Alcohol poisoning shows up as a cluster of warning signs: unresponsiveness or inability to stay conscious, slow or irregular breathing, vomiting while passed out, clammy skin, and a bluish or pale skin color. If someone has even two or three of these signs after heavy drinking, treat it as a medical emergency. A blood alcohol concentration over 0.31% can cause coma or death, and the person’s BAC can keep rising even after they stop drinking as alcohol continues to absorb from the stomach.
The Warning Signs to Look For
Alcohol poisoning isn’t just “being really drunk.” It’s a point where the amount of alcohol in the bloodstream starts shutting down basic body functions, including breathing, temperature regulation, and the gag reflex. The signs fall into two categories: ones that look alarming and ones that are easy to miss.
The obvious signs include repeated or continuous vomiting, confusion so severe the person can’t respond to questions, and loss of consciousness. You might try to wake them and get no response, or only get incoherent mumbling. Seizures can also occur.
The subtler signs are just as dangerous.
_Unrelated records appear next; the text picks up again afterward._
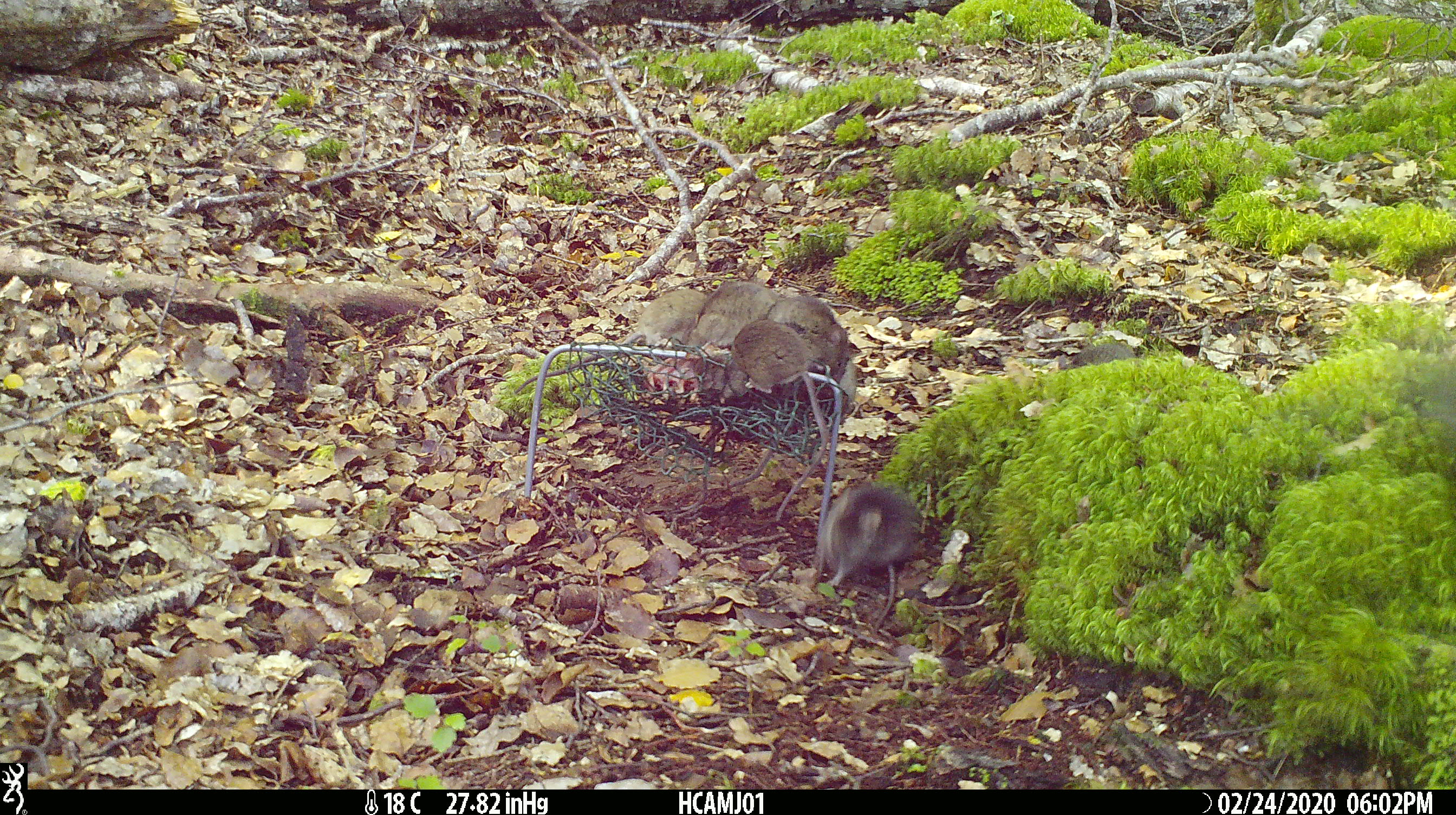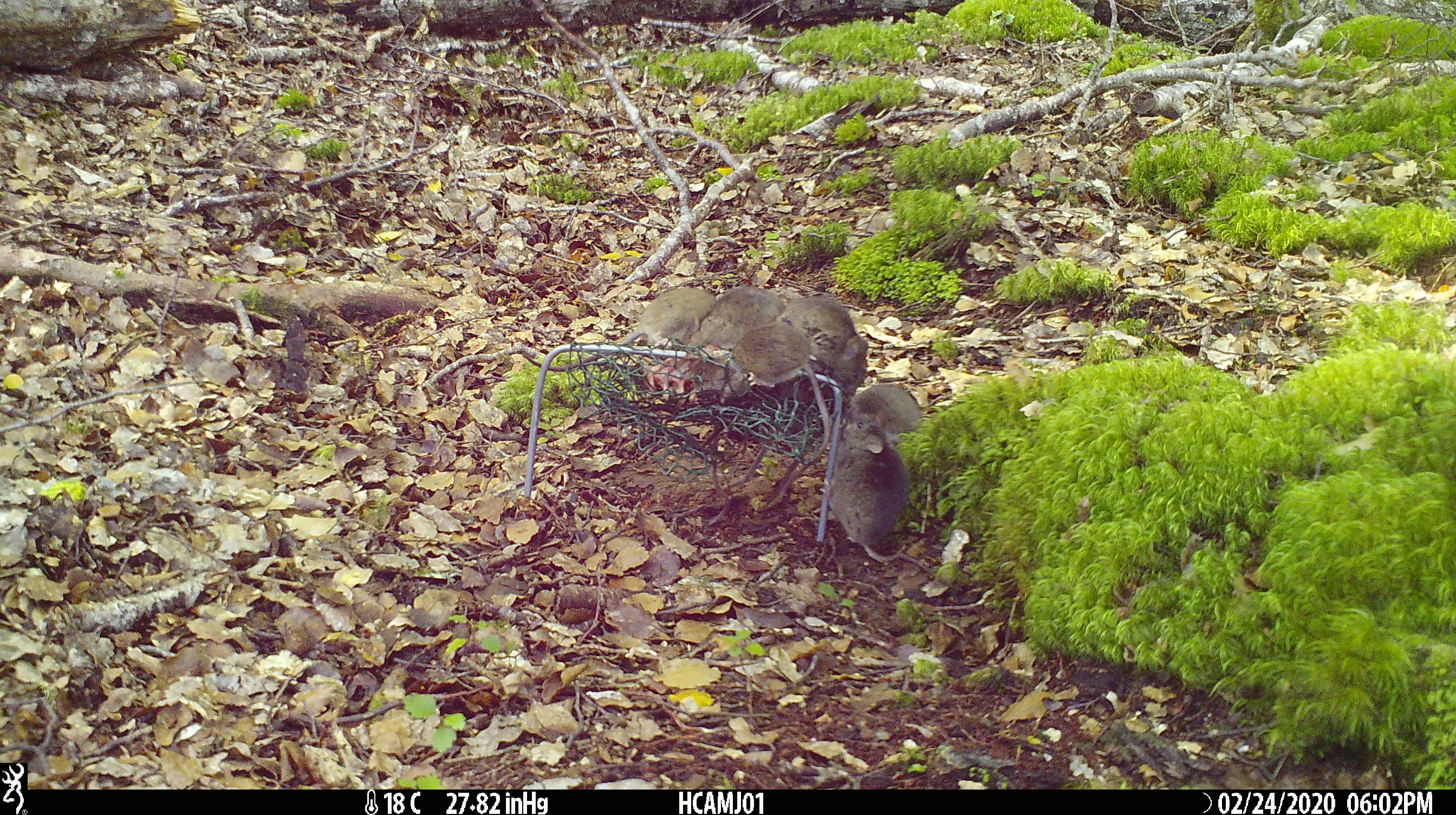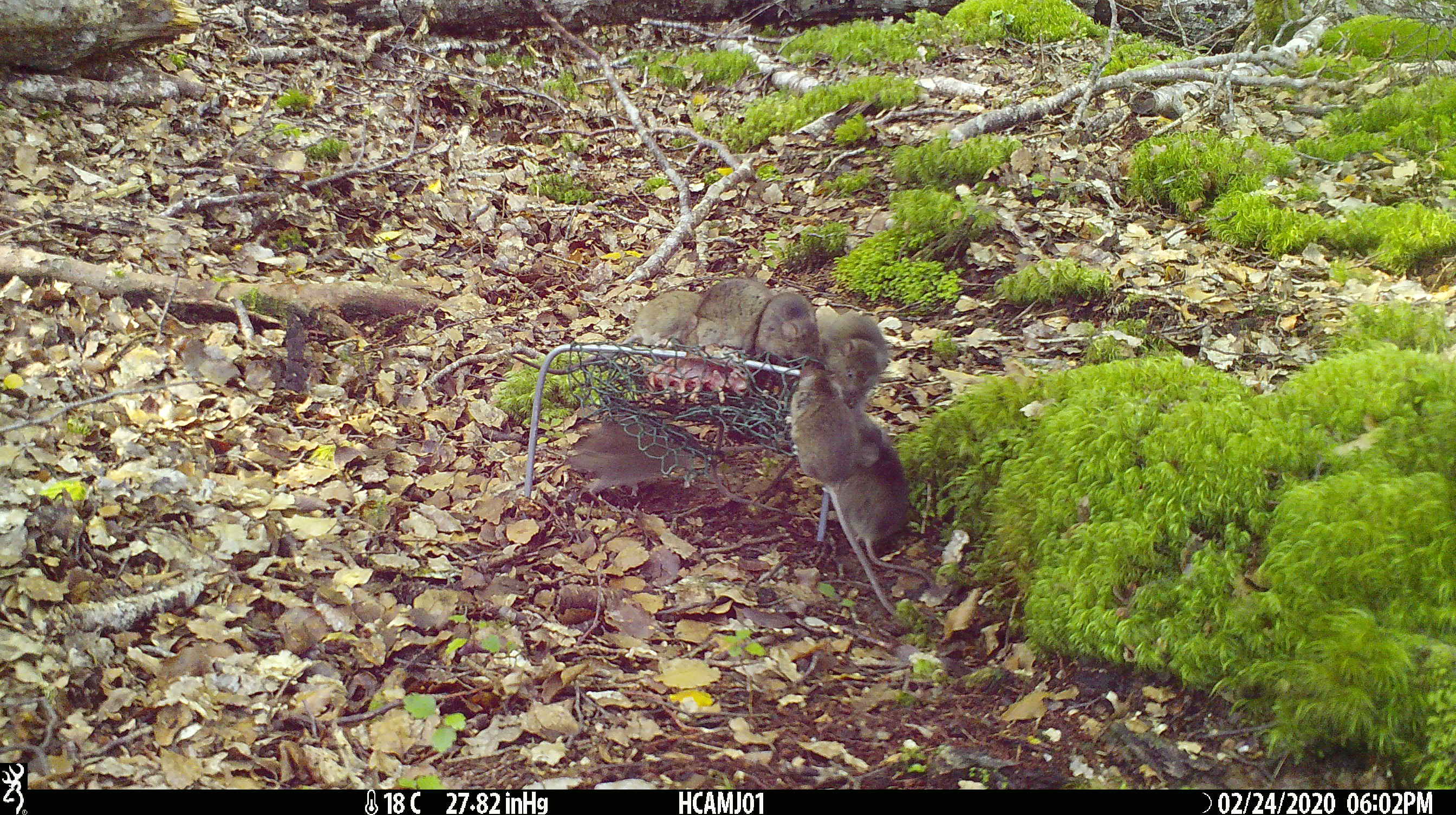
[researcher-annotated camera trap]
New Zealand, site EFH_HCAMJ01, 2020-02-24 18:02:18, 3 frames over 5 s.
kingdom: Animalia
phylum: Chordata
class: Mammalia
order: Rodentia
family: Muridae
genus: Mus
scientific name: Mus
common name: mouse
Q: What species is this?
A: Mouse (Mus).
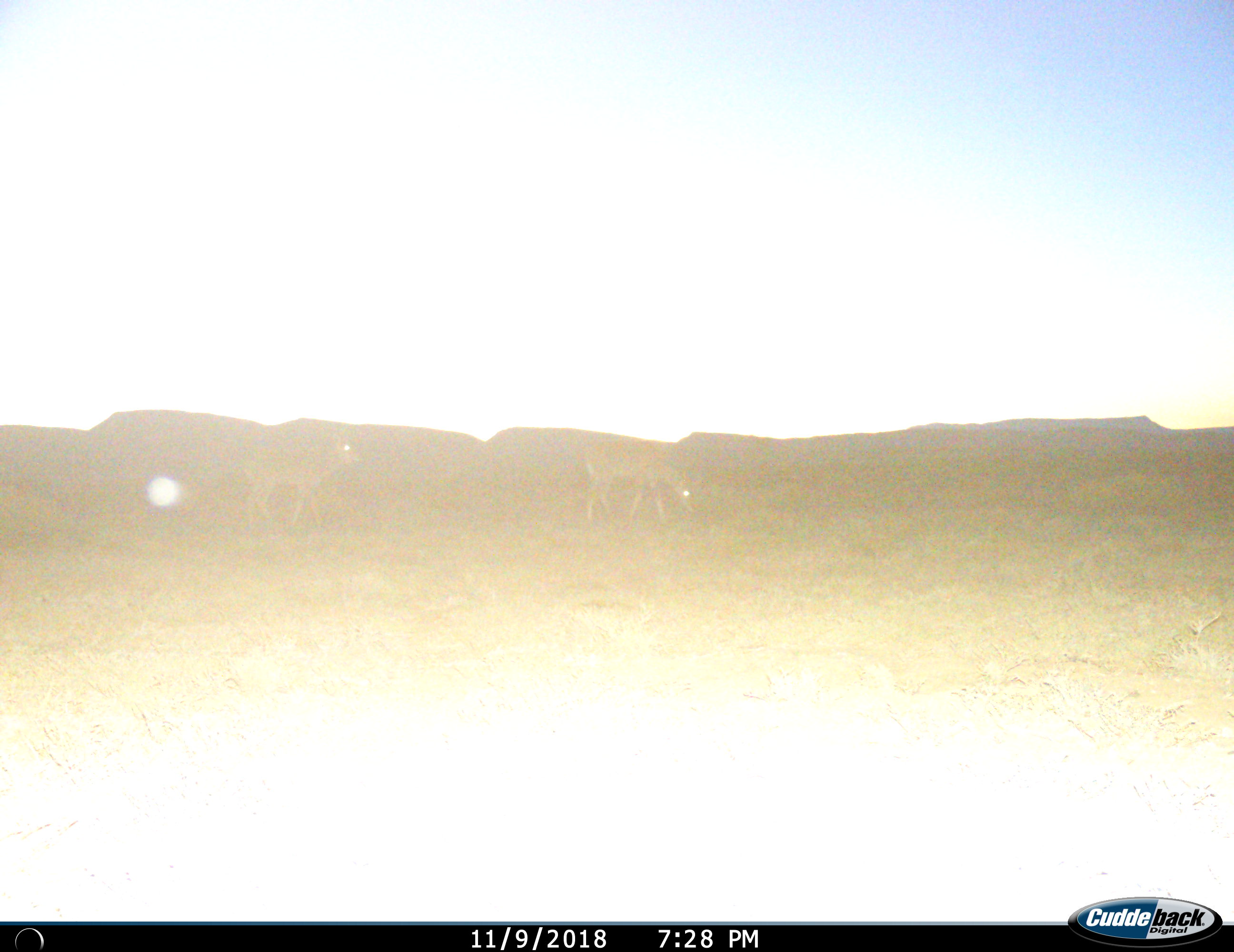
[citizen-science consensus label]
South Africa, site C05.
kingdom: Animalia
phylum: Chordata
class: Mammalia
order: Artiodactyla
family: Bovidae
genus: Tragelaphus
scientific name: Tragelaphus strepsiceros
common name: greater kudu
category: kudu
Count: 2.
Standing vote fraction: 40%.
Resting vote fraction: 0%.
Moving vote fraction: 40%.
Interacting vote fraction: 0%.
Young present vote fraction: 0%.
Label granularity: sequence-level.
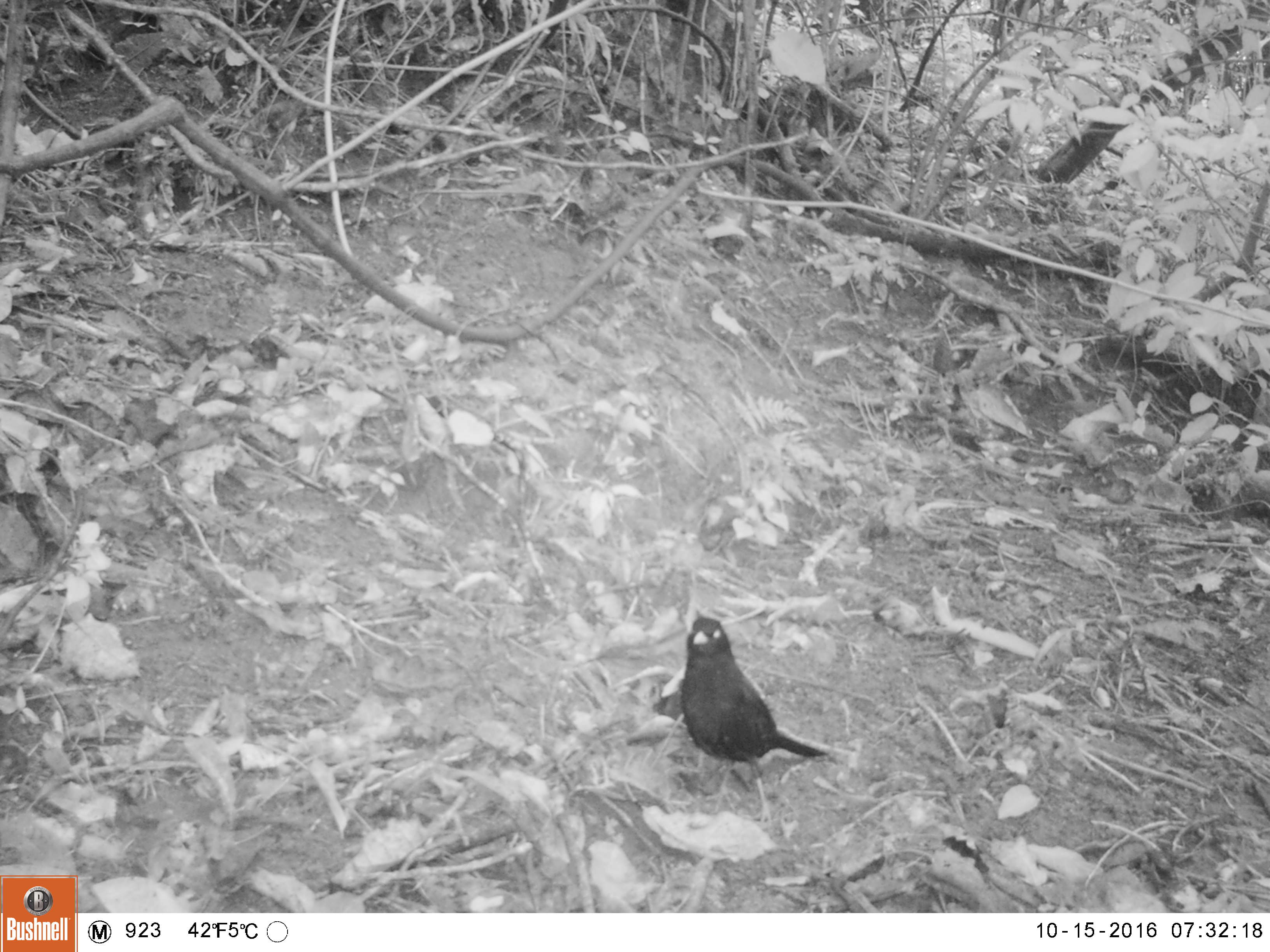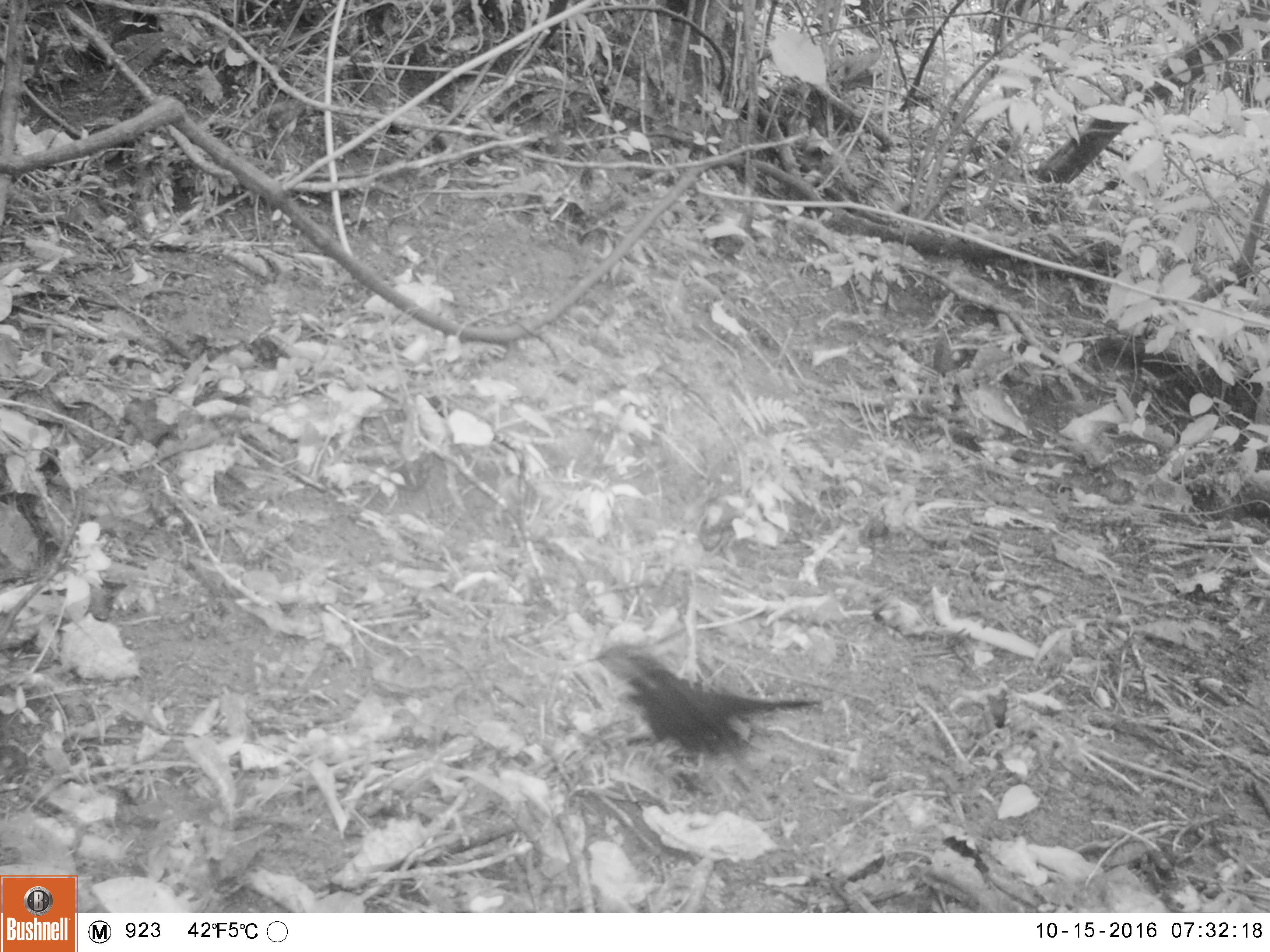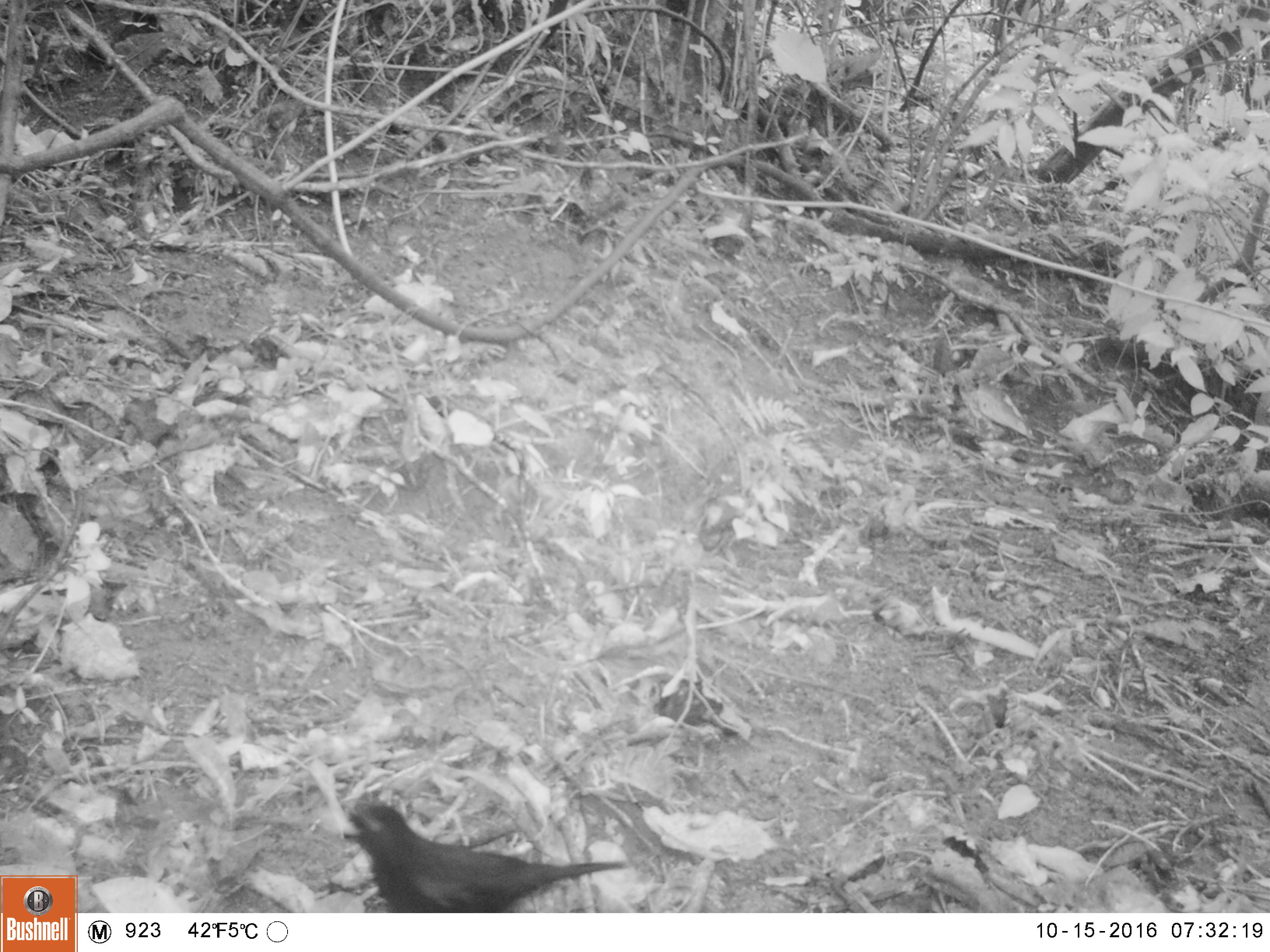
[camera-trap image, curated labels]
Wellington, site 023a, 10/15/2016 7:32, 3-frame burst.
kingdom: Animalia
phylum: Chordata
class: Aves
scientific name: Aves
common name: bird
Check their skin: clammy, cold skin signals the body is losing its ability to regulate temperature. Bluish or pale skin, especially around the lips and fingertips, means oxygen levels are dropping. Their body temperature may feel unusually low to the touch. Listen to their breathing. Slow, irregular breathing, or long gaps between breaths, means the alcohol is suppressing the part of the brain that controls involuntary functions.
Why “Sleeping It Off” Can Be Fatal
The most dangerous misconception about alcohol poisoning is that the person just needs to sleep. Here’s why that logic fails: alcohol continues absorbing into the bloodstream from the stomach and intestines long after the last drink. Someone who seems moderately drunk when they pass out can reach life-threatening BAC levels 30 to 60 minutes later, without taking another sip.
At a BAC between 0.16% and 0.30%, a person may experience blackouts, vomiting, difficulty walking, and loss of consciousness. Above 0.31%, the risk of coma and fatal respiratory failure rises sharply. The problem is that you can’t measure someone’s BAC at a party. You have to rely on what you can see and hear.
The gag reflex is one of the body’s last defenses, and high alcohol levels suppress it. That means a person who vomits while unconscious may not be able to clear their airway. Choking on vomit is one of the most common causes of death from alcohol poisoning.
Who Reaches Poisoning Levels Faster
Not everyone who drinks the same amount faces the same risk. Women typically reach higher blood alcohol levels than men from the same number of drinks. This is partly because women tend to have higher body fat percentages and lower levels of the stomach enzymes that begin breaking down alcohol before it hits the bloodstream. The result: more alcohol enters circulation, faster.
Body composition matters regardless of sex. A person with more muscle mass absorbs alcohol into tissue more efficiently, while fat does not absorb alcohol well. Someone who is smaller, less muscular, or hasn’t eaten recently will reach dangerous levels on fewer drinks. Mixing alcohol with other substances that slow the nervous system, including sleep aids and certain medications, dramatically increases the risk of poisoning at lower amounts of alcohol.
What to Do Right Now
If you’re reading this because someone near you might have alcohol poisoning, call emergency services. Don’t wait to see if they “get better.” The signs that matter most are inability to wake up or stay conscious, slow or irregular breathing, vomiting while unconscious, very cold or bluish skin, and seizures. Any one of these is enough to call.
While waiting for help, place the person on their left side. Position their right hand under their head to keep the airway open, and bend their right knee forward to prevent them from rolling onto their stomach. This is called the recovery position, and it keeps vomit from blocking the airway if they throw up. Stay with them. Monitor their breathing continuously.
Do not give them coffee, food, or a cold shower. None of these speed up the body’s processing of alcohol, and a cold shower can cause a dangerous further drop in body temperature. Do not try to make them vomit, as this increases the risk of choking when the gag reflex isn’t working properly. Do not leave them alone, even for a few minutes.
Alcohol Poisoning vs. Being Very Drunk
The line between severe intoxication and alcohol poisoning is real, but it’s not always obvious from the outside. A very drunk person can still respond when you talk to them, walk with help, and maintain a roughly normal skin color. They’re impaired, but their body is still managing its basic functions.
Alcohol poisoning looks different. The person may be completely unresponsive. Their breathing may be noticeably slow, shallow, or irregular. Their skin may feel cold and look pale or bluish. If you pinch the back of their hand and the skin stays “tented” or they don’t react at all, that’s a serious sign. Vomiting without waking up is another clear signal that the brain is too suppressed to protect the airway.
When in doubt, err on the side of calling for help. There is no social consequence that outweighs the risk of someone dying from a preventable cause. Emergency responders would rather respond to a false alarm than arrive too late.